YOUR ASSIGNMENT:
How many lines in the data below contain the word "Opposition"? Reply with the number alone.

---------- RECORDS TO PROCESS

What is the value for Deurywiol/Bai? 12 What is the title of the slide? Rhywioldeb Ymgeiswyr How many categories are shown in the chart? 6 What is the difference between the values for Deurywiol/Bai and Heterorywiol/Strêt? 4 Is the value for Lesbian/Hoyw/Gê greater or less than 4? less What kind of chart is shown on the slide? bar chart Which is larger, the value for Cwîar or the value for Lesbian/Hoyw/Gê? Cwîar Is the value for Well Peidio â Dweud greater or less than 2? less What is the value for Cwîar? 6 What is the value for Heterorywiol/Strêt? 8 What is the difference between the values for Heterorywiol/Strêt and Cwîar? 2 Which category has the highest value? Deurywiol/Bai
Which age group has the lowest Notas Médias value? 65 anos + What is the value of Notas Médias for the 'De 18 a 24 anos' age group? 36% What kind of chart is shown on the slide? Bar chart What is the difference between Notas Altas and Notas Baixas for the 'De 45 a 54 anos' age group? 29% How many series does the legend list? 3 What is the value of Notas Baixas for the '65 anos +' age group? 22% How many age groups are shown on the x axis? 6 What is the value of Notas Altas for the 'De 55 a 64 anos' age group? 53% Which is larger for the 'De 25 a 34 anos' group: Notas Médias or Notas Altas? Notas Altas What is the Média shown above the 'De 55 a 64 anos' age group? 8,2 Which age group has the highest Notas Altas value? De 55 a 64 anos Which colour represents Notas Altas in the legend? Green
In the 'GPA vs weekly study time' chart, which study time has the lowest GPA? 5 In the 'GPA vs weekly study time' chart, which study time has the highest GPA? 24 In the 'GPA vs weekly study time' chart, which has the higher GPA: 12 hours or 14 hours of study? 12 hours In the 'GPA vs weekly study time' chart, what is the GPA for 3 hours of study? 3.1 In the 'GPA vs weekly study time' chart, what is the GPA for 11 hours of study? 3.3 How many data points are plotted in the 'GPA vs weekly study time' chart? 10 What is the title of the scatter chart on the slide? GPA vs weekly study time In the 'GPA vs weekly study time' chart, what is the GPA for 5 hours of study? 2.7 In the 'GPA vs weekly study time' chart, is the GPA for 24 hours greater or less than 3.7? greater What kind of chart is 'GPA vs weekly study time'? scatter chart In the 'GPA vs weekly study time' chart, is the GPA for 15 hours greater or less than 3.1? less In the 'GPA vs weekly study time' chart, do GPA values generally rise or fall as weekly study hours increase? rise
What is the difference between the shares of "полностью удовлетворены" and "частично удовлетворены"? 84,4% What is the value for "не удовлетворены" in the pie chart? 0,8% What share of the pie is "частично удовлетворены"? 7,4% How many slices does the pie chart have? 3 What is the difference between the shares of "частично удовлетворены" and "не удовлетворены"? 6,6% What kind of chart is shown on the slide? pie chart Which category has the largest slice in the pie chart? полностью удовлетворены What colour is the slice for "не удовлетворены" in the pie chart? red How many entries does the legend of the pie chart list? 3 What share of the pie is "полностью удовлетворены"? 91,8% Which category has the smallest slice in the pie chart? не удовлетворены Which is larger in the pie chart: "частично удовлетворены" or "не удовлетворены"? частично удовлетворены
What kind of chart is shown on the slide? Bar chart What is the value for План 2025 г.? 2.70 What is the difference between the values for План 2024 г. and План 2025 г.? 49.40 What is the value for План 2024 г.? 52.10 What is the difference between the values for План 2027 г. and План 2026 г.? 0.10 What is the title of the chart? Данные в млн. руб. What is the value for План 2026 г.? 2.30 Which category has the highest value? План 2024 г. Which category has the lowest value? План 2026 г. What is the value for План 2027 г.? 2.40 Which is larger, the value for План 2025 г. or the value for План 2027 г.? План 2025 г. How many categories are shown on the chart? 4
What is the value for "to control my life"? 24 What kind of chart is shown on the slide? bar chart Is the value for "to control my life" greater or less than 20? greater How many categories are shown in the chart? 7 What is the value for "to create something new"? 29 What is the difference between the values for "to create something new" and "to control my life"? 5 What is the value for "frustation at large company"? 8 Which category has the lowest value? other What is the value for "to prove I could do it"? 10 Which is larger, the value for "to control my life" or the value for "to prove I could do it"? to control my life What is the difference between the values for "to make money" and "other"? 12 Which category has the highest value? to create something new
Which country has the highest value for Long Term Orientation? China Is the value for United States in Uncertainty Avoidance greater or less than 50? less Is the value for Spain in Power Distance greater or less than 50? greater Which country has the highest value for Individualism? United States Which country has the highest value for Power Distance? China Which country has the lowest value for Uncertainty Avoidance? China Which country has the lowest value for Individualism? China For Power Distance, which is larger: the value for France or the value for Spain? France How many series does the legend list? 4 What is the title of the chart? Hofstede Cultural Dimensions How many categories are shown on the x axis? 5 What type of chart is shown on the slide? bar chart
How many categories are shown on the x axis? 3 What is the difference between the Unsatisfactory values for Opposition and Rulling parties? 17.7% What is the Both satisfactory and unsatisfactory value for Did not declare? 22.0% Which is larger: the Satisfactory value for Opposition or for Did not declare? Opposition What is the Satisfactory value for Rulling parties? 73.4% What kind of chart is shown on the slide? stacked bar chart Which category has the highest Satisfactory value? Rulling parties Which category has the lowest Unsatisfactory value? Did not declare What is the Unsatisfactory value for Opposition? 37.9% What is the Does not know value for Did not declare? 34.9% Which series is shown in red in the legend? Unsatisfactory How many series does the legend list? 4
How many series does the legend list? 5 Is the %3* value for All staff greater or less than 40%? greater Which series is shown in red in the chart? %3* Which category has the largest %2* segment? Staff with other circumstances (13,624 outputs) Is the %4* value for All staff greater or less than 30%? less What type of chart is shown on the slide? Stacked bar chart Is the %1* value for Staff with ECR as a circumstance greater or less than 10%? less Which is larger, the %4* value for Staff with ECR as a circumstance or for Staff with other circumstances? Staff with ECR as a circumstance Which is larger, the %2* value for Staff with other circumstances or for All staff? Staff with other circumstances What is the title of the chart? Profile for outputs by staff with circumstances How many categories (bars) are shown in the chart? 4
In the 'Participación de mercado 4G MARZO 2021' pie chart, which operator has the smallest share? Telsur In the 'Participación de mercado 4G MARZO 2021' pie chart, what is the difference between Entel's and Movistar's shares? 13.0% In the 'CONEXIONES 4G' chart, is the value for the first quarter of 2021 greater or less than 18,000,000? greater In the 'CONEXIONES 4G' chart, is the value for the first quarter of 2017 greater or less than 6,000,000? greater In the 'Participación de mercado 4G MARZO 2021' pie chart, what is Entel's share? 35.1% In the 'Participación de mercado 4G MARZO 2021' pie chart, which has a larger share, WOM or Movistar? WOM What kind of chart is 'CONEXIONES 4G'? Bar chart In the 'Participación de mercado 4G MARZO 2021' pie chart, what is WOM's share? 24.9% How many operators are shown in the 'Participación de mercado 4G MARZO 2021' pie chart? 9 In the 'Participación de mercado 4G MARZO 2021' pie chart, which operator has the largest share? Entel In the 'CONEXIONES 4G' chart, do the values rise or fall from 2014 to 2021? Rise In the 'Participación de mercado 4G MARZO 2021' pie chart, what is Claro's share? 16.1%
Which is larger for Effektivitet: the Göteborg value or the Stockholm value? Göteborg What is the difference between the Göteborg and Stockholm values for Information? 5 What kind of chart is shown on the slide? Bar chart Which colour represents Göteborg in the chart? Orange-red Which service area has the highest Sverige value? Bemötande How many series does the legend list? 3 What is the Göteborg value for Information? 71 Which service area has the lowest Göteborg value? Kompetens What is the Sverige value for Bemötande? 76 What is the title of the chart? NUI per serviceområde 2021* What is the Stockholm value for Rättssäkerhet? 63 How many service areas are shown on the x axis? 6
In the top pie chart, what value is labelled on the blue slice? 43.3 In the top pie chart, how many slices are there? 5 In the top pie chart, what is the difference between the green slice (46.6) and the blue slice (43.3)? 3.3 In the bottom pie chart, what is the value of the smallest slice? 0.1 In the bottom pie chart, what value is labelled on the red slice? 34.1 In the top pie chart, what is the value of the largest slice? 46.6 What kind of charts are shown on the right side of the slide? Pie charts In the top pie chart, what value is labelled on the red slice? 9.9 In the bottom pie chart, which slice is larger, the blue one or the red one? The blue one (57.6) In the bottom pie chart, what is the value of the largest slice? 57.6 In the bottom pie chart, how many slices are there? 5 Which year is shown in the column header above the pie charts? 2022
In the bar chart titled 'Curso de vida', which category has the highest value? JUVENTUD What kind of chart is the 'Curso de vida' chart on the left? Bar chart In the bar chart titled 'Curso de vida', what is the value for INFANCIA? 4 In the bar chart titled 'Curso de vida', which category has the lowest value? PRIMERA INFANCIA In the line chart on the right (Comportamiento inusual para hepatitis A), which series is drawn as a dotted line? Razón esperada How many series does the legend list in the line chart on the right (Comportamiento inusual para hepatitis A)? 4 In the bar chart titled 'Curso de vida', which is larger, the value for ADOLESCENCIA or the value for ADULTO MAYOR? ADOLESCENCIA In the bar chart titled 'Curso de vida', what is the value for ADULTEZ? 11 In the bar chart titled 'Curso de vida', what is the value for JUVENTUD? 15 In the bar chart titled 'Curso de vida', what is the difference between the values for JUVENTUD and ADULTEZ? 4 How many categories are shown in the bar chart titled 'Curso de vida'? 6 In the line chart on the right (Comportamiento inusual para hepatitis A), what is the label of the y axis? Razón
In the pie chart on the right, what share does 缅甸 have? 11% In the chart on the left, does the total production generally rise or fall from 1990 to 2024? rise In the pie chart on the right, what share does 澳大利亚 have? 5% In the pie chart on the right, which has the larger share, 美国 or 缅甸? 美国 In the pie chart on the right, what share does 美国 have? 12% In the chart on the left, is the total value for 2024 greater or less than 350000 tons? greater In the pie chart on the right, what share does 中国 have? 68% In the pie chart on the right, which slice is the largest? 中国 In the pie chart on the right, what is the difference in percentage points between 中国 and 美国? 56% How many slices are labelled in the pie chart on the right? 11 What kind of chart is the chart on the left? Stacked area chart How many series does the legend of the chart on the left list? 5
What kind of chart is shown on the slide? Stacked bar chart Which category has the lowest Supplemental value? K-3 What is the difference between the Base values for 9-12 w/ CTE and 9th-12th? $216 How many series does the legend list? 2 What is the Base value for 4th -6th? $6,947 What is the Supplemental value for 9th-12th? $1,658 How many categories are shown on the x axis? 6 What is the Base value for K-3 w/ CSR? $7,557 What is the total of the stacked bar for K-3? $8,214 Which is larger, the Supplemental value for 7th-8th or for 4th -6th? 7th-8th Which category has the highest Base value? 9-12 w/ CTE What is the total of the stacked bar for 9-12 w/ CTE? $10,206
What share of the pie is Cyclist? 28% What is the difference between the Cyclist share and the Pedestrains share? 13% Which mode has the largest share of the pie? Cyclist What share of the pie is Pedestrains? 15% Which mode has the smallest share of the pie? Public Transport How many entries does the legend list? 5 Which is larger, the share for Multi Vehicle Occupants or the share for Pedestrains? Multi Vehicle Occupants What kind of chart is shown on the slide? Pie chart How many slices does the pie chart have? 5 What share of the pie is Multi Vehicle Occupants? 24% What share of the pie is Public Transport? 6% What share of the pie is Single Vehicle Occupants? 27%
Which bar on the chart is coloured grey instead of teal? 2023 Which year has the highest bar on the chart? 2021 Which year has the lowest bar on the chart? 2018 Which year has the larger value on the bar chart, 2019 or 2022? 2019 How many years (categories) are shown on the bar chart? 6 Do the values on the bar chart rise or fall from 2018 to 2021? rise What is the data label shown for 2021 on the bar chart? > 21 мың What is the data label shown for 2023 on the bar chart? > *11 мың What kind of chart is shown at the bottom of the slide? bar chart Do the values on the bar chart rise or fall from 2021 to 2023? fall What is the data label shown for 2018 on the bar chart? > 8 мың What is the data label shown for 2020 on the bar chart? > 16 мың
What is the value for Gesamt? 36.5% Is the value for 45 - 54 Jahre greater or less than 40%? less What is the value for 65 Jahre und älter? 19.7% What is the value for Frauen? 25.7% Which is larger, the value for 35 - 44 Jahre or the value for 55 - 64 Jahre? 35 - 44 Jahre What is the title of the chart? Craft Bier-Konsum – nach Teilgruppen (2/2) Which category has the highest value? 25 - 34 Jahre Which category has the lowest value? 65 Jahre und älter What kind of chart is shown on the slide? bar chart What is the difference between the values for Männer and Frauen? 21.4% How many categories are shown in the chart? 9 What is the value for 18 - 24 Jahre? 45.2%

--------------------

OUTPUT OF THE TASK:
1